◆ **Given exercise**: Copy the lines of the material from the line with "Which appears furthest from the camera out of" up to and including the line with "642 centimetres", swapping "camera" for "lens" and leaving everything else unchanged.

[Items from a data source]
==============================

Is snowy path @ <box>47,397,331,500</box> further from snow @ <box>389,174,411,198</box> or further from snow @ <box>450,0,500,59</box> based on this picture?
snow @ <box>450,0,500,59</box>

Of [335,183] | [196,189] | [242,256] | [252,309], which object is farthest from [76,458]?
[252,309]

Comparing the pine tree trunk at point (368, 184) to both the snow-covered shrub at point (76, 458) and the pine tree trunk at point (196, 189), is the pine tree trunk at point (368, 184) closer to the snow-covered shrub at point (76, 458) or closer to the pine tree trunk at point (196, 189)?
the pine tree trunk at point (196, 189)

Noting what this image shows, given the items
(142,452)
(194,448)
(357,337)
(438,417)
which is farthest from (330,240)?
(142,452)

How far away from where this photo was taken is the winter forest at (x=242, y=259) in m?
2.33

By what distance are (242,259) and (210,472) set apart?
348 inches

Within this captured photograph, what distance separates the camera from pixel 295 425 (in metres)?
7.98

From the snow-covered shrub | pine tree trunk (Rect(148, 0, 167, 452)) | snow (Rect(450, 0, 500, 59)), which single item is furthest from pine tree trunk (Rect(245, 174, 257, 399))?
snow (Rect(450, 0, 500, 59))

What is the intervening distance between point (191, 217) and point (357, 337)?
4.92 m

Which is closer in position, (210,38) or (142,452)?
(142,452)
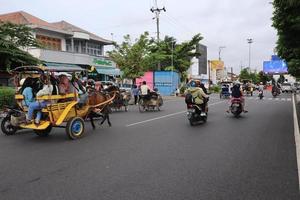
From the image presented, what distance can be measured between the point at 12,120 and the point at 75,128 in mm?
1858

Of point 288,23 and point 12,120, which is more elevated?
point 288,23

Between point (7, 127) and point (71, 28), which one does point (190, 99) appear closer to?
point (7, 127)

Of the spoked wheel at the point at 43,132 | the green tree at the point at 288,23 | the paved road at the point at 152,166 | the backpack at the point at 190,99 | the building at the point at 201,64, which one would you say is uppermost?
the building at the point at 201,64

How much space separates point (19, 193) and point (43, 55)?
1167 inches

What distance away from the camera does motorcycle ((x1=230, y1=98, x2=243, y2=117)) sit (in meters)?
17.5

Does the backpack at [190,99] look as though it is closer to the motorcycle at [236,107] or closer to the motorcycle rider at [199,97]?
the motorcycle rider at [199,97]

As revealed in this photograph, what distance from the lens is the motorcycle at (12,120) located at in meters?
11.1

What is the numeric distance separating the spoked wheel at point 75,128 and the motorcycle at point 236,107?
8.49 meters

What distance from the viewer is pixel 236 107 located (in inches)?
689

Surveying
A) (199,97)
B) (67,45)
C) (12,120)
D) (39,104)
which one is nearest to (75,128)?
(39,104)

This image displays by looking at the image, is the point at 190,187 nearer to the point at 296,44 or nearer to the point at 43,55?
the point at 296,44

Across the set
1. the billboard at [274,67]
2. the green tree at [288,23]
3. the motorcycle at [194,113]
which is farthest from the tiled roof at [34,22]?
the billboard at [274,67]

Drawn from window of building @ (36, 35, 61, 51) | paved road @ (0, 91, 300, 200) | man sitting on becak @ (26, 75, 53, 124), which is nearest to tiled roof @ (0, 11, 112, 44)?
window of building @ (36, 35, 61, 51)

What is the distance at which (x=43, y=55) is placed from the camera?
1334 inches
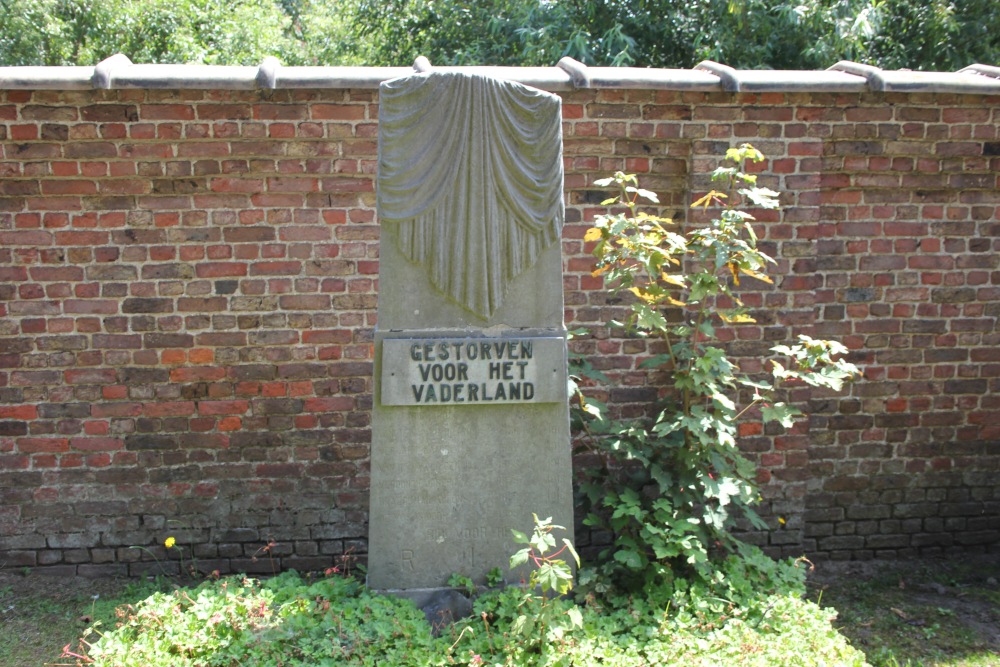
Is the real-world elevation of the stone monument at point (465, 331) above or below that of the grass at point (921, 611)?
above

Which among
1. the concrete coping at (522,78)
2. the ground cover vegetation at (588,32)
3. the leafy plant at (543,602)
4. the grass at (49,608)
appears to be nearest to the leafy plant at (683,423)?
the leafy plant at (543,602)

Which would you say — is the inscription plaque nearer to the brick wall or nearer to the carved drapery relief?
the carved drapery relief

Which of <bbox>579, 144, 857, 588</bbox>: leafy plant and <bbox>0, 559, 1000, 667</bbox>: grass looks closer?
<bbox>0, 559, 1000, 667</bbox>: grass

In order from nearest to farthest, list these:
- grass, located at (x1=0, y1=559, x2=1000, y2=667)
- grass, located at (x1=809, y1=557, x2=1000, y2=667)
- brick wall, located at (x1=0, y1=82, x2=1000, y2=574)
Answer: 1. grass, located at (x1=0, y1=559, x2=1000, y2=667)
2. grass, located at (x1=809, y1=557, x2=1000, y2=667)
3. brick wall, located at (x1=0, y1=82, x2=1000, y2=574)

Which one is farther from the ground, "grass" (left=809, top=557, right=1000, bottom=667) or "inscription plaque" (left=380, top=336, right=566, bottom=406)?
"inscription plaque" (left=380, top=336, right=566, bottom=406)

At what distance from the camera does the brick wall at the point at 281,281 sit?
4.41 m

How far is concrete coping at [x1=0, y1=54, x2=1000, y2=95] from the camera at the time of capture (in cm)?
419

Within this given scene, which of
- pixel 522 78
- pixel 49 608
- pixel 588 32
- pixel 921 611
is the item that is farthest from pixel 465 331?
pixel 588 32

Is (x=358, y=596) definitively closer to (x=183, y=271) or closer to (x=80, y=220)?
(x=183, y=271)

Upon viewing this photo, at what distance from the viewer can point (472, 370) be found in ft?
11.5

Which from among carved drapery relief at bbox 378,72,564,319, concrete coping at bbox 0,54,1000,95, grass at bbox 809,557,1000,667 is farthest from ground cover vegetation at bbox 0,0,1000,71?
carved drapery relief at bbox 378,72,564,319

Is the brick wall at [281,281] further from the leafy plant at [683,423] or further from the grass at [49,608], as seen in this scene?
the leafy plant at [683,423]

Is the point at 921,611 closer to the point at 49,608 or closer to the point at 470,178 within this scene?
the point at 470,178

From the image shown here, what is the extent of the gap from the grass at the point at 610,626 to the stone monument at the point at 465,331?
0.30m
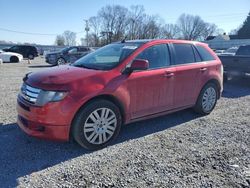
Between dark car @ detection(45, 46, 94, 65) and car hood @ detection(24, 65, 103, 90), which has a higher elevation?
dark car @ detection(45, 46, 94, 65)

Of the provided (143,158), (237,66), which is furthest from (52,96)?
(237,66)

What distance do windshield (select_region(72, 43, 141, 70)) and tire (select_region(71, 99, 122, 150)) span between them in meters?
0.70

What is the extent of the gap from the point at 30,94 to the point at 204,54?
12.4 feet

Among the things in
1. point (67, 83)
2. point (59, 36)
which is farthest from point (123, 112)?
point (59, 36)

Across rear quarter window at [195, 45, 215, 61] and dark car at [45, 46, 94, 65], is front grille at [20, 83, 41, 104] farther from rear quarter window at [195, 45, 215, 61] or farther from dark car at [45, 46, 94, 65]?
dark car at [45, 46, 94, 65]

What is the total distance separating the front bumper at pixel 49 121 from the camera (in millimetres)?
3498

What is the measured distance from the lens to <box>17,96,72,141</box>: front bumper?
3.50 meters

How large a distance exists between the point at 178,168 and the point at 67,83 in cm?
193

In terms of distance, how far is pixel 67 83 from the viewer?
140 inches

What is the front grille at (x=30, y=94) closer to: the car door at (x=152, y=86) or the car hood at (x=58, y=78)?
the car hood at (x=58, y=78)

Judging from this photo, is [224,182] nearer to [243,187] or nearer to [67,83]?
[243,187]

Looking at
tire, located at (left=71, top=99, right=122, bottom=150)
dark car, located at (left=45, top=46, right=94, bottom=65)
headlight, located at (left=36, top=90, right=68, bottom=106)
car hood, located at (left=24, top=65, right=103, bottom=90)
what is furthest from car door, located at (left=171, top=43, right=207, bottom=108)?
dark car, located at (left=45, top=46, right=94, bottom=65)

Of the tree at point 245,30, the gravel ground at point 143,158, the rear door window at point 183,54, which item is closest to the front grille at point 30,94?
the gravel ground at point 143,158

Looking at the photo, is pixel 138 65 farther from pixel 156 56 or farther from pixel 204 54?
pixel 204 54
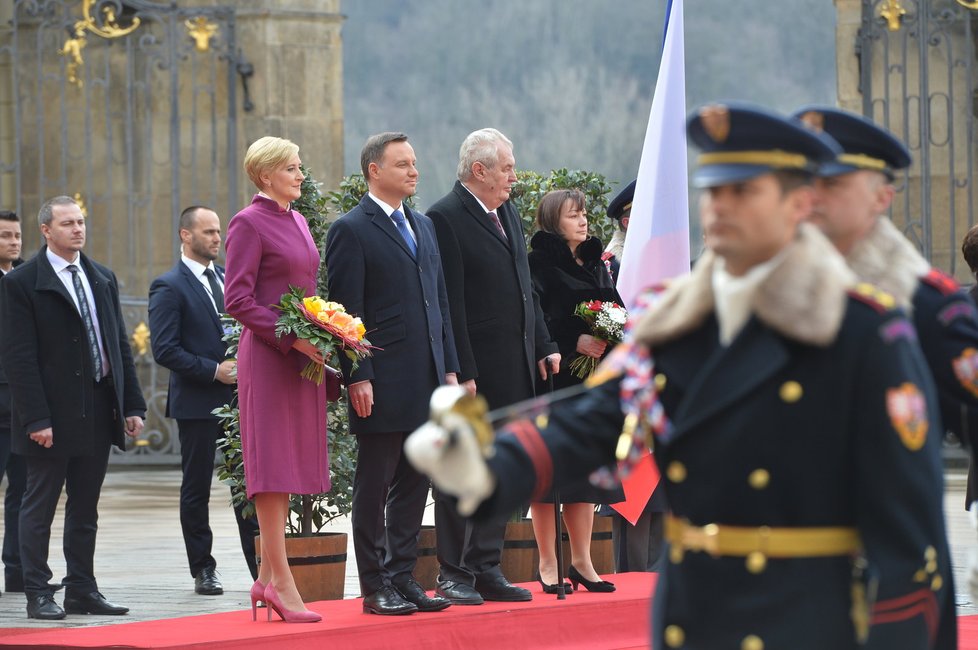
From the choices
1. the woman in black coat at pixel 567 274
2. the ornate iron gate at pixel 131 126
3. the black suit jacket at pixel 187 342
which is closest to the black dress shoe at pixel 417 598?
the woman in black coat at pixel 567 274

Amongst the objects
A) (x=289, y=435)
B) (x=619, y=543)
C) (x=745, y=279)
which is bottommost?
(x=619, y=543)

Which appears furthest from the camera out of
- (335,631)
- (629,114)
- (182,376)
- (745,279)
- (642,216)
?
(629,114)

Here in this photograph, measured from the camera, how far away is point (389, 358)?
579 centimetres

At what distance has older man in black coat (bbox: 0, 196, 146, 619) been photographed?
642 centimetres

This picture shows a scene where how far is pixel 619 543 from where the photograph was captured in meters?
7.34

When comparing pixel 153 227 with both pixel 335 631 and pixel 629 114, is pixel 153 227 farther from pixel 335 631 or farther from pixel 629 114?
pixel 335 631

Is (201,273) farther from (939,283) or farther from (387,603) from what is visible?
(939,283)

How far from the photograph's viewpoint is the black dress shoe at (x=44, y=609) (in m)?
6.25

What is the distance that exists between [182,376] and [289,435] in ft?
6.04

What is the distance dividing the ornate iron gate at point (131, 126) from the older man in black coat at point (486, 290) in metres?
7.58

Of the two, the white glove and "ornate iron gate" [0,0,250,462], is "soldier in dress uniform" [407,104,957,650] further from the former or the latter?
"ornate iron gate" [0,0,250,462]

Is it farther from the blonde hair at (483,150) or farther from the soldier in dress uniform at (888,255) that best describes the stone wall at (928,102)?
the soldier in dress uniform at (888,255)

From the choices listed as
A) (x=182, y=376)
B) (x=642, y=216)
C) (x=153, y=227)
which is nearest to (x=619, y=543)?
(x=642, y=216)

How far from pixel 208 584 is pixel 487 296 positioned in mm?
1843
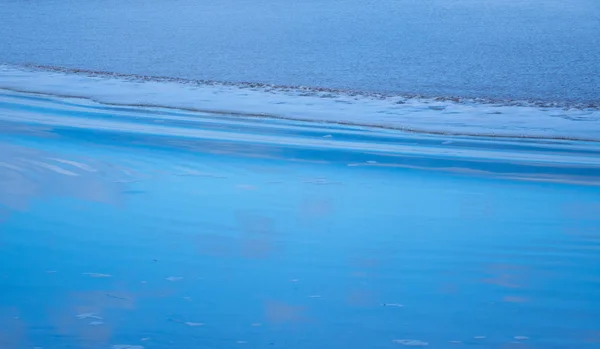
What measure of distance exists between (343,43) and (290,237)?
2.93 metres

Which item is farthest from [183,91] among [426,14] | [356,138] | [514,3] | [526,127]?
[514,3]

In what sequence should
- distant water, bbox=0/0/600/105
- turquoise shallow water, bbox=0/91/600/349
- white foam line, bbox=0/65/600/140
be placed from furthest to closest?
distant water, bbox=0/0/600/105 < white foam line, bbox=0/65/600/140 < turquoise shallow water, bbox=0/91/600/349

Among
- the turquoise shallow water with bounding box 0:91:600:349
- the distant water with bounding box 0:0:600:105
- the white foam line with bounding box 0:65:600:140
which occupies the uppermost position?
the distant water with bounding box 0:0:600:105

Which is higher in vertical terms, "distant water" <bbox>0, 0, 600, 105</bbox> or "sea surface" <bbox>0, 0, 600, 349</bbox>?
"distant water" <bbox>0, 0, 600, 105</bbox>

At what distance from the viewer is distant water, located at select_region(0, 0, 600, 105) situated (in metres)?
3.20

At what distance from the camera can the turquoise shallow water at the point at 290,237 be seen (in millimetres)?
1140

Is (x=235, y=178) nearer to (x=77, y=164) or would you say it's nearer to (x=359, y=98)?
(x=77, y=164)

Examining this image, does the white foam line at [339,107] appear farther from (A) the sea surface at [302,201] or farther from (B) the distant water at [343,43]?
(B) the distant water at [343,43]

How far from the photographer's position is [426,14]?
5.66 meters

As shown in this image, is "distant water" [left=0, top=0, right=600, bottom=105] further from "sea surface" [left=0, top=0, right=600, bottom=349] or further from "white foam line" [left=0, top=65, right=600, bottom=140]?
"white foam line" [left=0, top=65, right=600, bottom=140]

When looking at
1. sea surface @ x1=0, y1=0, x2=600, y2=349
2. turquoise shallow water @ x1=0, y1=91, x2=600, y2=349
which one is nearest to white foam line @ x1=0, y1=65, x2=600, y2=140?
sea surface @ x1=0, y1=0, x2=600, y2=349

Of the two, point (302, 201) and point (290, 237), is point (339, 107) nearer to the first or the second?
point (302, 201)

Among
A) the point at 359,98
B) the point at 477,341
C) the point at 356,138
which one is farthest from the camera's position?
the point at 359,98

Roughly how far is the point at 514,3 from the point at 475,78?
3245 millimetres
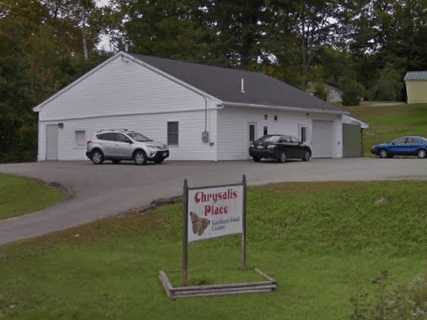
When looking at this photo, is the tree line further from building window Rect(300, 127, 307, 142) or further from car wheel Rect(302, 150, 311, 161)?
car wheel Rect(302, 150, 311, 161)

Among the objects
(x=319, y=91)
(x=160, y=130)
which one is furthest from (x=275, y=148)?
(x=319, y=91)

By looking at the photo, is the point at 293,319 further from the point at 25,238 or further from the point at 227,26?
the point at 227,26

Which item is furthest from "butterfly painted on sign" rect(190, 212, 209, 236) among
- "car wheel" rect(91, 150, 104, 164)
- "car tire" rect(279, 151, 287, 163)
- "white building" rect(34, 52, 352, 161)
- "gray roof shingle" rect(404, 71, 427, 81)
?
"gray roof shingle" rect(404, 71, 427, 81)

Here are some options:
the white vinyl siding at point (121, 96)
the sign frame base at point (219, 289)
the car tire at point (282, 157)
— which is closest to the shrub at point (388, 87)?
the white vinyl siding at point (121, 96)

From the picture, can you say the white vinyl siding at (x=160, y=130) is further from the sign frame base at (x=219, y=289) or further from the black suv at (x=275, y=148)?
the sign frame base at (x=219, y=289)

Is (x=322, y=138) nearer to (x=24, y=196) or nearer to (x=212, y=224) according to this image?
(x=24, y=196)

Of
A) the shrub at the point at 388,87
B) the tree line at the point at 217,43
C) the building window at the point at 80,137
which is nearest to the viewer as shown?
the building window at the point at 80,137

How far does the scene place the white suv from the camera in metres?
31.1

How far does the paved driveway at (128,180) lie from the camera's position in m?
16.4

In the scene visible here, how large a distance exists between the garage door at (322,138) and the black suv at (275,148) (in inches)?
249

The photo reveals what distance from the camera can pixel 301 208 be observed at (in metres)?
14.0

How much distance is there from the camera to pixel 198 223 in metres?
9.26

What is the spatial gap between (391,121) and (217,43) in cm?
1655

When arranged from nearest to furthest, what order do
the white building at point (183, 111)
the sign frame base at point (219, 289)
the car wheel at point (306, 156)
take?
the sign frame base at point (219, 289)
the white building at point (183, 111)
the car wheel at point (306, 156)
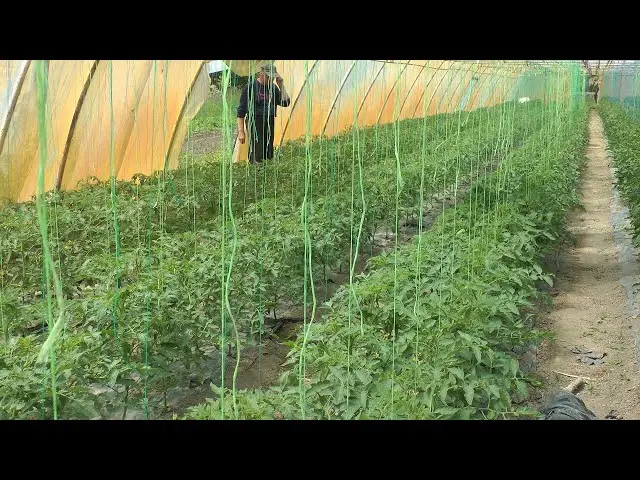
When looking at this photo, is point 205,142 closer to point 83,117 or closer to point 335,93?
point 335,93

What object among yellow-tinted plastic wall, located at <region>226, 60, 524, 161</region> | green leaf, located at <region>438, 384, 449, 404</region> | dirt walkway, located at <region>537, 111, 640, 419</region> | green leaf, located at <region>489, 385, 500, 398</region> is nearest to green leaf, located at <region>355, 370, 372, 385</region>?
green leaf, located at <region>438, 384, 449, 404</region>

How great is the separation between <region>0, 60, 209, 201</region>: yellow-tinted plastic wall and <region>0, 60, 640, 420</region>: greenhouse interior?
0.8 inches

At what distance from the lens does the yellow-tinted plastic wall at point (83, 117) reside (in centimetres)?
575

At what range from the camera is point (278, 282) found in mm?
3998

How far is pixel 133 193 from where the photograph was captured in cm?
570

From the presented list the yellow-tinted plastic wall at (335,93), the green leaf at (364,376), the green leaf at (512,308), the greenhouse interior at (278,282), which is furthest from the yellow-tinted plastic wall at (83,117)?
the green leaf at (364,376)

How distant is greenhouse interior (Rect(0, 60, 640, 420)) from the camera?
2.40 meters

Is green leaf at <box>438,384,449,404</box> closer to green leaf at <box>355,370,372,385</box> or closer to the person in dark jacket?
green leaf at <box>355,370,372,385</box>
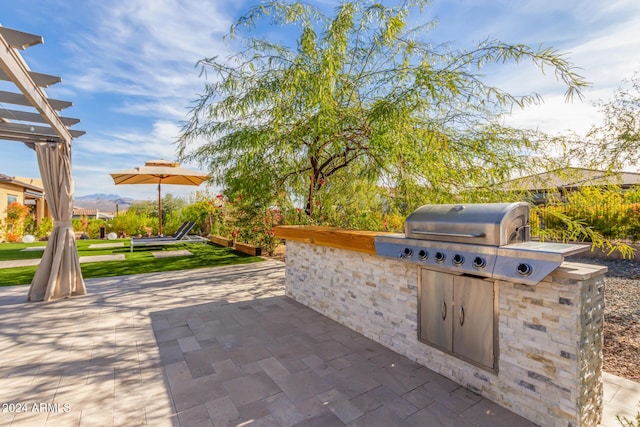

==============================

◆ **Solution for this problem**:
Which appears furthest from the lens out of
- (335,631)
- (629,114)
- (182,376)
- (745,279)
- (642,216)
?
(629,114)

Here in this photograph, measured from the lens, how far away is point (389, 358)?
579 centimetres

At what distance has older man in black coat (bbox: 0, 196, 146, 619) been photographed?
642 centimetres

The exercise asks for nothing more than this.